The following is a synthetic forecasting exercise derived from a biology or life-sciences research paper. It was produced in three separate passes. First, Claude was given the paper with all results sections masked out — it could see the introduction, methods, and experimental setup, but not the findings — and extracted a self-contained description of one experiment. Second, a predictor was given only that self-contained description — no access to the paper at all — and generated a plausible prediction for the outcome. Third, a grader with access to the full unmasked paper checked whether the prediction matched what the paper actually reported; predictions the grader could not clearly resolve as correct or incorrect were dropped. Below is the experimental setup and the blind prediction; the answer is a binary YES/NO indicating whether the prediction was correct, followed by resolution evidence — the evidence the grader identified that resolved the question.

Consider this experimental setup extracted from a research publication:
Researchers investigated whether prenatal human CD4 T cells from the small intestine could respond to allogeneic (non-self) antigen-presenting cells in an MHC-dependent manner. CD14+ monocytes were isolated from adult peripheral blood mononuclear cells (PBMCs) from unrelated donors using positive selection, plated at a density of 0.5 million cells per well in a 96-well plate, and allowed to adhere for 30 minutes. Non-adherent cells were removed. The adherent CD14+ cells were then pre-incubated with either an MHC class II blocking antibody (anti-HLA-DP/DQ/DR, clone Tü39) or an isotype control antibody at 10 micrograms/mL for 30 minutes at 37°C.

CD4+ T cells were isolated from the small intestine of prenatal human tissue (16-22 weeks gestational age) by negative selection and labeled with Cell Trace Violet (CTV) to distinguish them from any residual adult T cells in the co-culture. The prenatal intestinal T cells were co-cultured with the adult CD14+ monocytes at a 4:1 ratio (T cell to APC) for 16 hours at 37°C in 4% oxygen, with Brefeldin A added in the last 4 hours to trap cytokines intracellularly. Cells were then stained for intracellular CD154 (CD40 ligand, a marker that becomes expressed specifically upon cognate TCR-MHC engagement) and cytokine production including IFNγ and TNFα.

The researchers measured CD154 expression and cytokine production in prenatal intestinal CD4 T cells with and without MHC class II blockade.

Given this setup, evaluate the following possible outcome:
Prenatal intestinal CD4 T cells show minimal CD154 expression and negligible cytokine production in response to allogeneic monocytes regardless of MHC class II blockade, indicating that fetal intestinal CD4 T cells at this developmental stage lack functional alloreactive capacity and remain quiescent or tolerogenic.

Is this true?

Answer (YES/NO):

■ ■ ■ ■ ■

#### Problem details:
Using the data above, reproduce exactly the lines between those holding "Consider this experimental" and "Researchers investigated whether", inclusive, and no others.

#### Completed task:
Consider this experimental setup extracted from a research publication:
Researchers investigated whether prenatal human CD4 T cells from the small intestine could respond to allogeneic (non-self) antigen-presenting cells in an MHC-dependent manner. CD14+ monocytes were isolated from adult peripheral blood mononuclear cells (PBMCs) from unrelated donors using positive selection, plated at a density of 0.5 million cells per well in a 96-well plate, and allowed to adhere for 30 minutes. Non-adherent cells were removed. The adherent CD14+ cells were then pre-incubated with either an MHC class II blocking antibody (anti-HLA-DP/DQ/DR, clone Tü39) or an isotype control antibody at 10 micrograms/mL for 30 minutes at 37°C.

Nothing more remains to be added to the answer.